## [İstenen 1]
Aşağıdaki kayıtlardan "twig" dizgesini barındıran her satırı ayıklayın. Büyük ve küçük harf ayrımı dikkate alınmalıdır.

## [Verilen metin]
++++++++++++++++++++

Bu anlamda, Maoizm’in kolektivizmin somut insan emeğine içkin olan etik değerlerini kitlelerin öz inisiyatifi aracılığıyla sosyalist inşanın çelişiklerine seferber etme girişimi olan Büyük Proleter Kültür Devrimi, (BPKD)hamlesinin tarihsel olarak olduğu yerden bir adım daha ileriye taşıyacak ve Marksizm’in, emek etkinliğinin ontolojik, yani, yapısal karşıtlıkları olan somut emekle soyut emek; kullanım değeri ile değişim değeri arasındaki karşıtlıklar zemininde sosyalist inşanın demokratizmini, emek niceliğine ve dolayısıyla burjuva hakka karşılık gelen soyut toplumsal emeğin yanında, etik değerlerin taşıyıcısı olan somut emeği de hukuklandıracak bir içerikte sosyalizmin ekonomi politiği ile ilişkisi içinde yeniden düşünürken, geçmişte bürokratizmin üretim araçlarını bürokratik tasarrufa dönüştürdüğü sosyal emperyalizme dönüşmüş sosyalizm deneyimlerini başkalarının “reel sosyalizm” olarak nitelemesinde yarattığımız ideolojik farklılığı, Maoizm’in Kültür Devrimi hamlesini kolektivizmin ekonomi politiği ile Marksist ontoloji temelinde ilişkilendirerek yeni bir sosyalist paradigma anlayışımızda da yaratabilmeliyiz. Çünkü, Kültür Devrimi şahsında Maoizm’in bürokratizme karşı yarattığı ideolojik farklılaşma ve kopuş, sosyal emperyalizmin çöküşüyle güncelliğini yitirmiş bir ideolojik argüman değil. Bugün, bürokratizm eleştirilerini Stalin düşmanlığı şahsında kolektivizmin etik değerlerini hiçleştiren, post modern bir burjuva demokrasisini referans alan, anti-Marksist, revizyonist ‘Yeni Sosyalizm’ teorileri şahsında güncelliğini koruyan bir ideolojik cepheleşmedir.

++++++++++++++++++++

Sahne geometrisine ilişkin sorular

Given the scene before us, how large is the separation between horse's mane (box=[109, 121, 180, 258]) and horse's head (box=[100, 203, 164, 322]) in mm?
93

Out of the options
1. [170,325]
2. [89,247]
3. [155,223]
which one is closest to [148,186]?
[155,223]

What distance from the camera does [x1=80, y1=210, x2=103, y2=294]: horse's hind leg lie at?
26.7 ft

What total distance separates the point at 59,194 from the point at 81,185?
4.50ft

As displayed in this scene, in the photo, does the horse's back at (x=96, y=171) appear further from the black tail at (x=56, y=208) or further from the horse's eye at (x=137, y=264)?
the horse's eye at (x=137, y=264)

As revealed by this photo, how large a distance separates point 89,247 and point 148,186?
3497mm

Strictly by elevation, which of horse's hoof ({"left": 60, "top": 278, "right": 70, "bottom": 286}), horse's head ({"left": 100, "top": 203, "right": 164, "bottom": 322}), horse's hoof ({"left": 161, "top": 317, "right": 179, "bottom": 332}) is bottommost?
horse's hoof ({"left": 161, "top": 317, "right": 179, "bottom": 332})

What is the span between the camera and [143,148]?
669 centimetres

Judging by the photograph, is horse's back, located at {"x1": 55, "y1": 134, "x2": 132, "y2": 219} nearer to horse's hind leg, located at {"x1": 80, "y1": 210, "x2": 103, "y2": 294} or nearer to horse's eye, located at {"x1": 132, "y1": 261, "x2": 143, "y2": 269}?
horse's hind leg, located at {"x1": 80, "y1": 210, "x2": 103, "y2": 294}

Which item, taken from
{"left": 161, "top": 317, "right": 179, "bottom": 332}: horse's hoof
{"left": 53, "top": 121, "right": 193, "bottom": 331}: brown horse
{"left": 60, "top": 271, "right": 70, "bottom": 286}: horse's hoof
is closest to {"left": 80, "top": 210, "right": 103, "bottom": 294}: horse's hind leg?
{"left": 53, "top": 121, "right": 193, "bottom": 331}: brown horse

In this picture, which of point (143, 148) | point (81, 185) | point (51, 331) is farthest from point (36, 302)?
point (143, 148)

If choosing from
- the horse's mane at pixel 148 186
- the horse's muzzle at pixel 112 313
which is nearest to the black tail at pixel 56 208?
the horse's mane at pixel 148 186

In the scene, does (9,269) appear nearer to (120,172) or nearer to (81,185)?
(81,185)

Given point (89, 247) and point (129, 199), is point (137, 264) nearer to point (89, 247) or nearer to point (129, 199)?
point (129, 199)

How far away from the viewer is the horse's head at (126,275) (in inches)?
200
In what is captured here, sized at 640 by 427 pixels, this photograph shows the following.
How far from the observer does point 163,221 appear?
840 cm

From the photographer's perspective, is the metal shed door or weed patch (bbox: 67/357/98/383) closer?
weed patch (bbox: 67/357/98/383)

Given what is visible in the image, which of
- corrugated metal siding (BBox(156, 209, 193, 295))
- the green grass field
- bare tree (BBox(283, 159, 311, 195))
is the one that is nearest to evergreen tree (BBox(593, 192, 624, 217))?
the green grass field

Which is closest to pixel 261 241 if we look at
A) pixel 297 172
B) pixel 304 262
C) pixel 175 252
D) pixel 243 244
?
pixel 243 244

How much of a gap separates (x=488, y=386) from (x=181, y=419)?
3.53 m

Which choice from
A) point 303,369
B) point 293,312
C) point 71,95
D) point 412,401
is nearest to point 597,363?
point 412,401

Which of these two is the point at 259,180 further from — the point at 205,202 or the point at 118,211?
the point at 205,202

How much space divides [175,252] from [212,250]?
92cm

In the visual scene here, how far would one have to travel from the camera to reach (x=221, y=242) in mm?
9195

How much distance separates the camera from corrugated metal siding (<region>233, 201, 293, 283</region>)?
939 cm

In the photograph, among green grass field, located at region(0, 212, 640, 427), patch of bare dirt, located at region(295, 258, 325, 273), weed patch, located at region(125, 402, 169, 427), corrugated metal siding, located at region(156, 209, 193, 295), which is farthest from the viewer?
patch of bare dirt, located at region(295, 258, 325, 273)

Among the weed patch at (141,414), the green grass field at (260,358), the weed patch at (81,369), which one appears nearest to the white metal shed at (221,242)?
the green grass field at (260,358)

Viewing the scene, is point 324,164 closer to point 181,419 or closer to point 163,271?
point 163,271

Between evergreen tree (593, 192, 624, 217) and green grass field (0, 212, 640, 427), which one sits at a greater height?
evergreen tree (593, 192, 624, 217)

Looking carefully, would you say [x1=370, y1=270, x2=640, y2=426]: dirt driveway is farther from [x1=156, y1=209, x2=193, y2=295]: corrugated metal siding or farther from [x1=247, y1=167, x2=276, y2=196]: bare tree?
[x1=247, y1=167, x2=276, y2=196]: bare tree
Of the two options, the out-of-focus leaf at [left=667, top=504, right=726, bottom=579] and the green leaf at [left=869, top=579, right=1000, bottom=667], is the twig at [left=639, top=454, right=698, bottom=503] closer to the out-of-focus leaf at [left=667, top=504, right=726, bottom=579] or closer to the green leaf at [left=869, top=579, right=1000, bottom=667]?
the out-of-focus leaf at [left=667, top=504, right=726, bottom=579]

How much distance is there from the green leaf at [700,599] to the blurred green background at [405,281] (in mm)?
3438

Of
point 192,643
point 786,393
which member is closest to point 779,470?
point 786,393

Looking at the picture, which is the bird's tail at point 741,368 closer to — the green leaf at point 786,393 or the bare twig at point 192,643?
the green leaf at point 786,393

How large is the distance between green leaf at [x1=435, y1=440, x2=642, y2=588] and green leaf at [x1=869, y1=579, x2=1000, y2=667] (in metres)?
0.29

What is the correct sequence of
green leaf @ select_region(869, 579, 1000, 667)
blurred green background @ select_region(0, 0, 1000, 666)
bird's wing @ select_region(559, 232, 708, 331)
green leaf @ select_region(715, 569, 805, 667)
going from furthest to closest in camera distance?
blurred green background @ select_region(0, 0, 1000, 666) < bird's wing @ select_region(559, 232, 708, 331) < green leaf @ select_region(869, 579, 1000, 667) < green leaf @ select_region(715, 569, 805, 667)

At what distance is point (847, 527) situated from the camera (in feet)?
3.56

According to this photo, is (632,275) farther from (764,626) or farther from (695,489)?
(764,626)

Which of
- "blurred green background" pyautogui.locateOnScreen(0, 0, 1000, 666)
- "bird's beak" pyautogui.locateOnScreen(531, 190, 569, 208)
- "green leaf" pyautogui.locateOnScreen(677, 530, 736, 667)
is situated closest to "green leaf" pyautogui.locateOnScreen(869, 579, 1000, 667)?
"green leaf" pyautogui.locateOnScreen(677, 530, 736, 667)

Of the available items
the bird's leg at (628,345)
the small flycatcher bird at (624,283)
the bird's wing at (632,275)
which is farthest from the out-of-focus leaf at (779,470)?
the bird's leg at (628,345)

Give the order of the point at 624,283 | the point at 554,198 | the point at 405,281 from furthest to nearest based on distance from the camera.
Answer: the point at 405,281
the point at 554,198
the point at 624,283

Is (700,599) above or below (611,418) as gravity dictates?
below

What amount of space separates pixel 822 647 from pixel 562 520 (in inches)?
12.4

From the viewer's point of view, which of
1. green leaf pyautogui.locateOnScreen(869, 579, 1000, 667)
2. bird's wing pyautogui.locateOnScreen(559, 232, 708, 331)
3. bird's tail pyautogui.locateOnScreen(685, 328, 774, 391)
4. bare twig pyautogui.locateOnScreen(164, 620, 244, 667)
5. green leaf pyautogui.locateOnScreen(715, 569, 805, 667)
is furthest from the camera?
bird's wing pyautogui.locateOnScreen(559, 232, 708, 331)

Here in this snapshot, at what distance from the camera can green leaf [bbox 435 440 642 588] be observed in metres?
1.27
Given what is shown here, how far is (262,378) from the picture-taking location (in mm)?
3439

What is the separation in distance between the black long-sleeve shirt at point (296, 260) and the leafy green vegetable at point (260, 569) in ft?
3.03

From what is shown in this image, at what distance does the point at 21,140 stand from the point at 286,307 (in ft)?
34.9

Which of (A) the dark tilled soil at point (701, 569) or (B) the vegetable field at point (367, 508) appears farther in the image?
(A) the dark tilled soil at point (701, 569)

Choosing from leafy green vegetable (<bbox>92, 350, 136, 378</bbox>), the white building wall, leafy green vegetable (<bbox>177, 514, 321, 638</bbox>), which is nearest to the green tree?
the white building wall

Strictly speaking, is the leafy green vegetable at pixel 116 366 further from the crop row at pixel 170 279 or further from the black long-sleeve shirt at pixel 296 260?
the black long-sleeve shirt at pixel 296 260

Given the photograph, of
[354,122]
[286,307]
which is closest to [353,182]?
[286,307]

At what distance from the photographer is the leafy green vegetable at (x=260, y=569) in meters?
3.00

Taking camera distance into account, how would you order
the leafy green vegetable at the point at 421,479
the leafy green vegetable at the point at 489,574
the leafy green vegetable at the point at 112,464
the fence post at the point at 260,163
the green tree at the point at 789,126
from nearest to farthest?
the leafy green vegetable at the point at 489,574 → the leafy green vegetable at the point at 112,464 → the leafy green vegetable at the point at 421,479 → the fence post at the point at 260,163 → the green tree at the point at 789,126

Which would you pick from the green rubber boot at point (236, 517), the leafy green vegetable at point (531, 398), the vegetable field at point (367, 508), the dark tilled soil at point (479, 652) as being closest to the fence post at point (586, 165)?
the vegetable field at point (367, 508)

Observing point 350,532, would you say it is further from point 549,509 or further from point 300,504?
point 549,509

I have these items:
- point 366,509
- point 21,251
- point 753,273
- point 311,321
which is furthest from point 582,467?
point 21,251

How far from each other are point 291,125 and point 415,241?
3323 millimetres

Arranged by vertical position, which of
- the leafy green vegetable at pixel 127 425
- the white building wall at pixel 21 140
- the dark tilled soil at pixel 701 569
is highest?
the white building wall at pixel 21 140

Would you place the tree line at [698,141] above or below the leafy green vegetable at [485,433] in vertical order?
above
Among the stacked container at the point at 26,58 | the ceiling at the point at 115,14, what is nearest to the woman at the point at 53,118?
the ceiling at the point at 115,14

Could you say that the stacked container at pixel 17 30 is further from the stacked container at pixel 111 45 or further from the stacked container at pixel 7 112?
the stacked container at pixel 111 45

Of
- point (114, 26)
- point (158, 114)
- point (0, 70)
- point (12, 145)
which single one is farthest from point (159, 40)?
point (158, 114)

++++++++++++++++++++

## [İstenen 2]
Maoizm üzerine olan metinde Büyük Proleter Kültür Devrimi için hangi kısaltma kullanılmaktadır?

## [Doğru yanıt 1]
Of the two options, the out-of-focus leaf at [left=667, top=504, right=726, bottom=579] and the green leaf at [left=869, top=579, right=1000, bottom=667], is the twig at [left=639, top=454, right=698, bottom=503] closer to the out-of-focus leaf at [left=667, top=504, right=726, bottom=579] or closer to the green leaf at [left=869, top=579, right=1000, bottom=667]?
Looking at the picture, which is the bird's tail at point 741,368 closer to — the green leaf at point 786,393 or the bare twig at point 192,643?
4. bare twig pyautogui.locateOnScreen(164, 620, 244, 667)

## [Doğru yanıt 2]
BPKD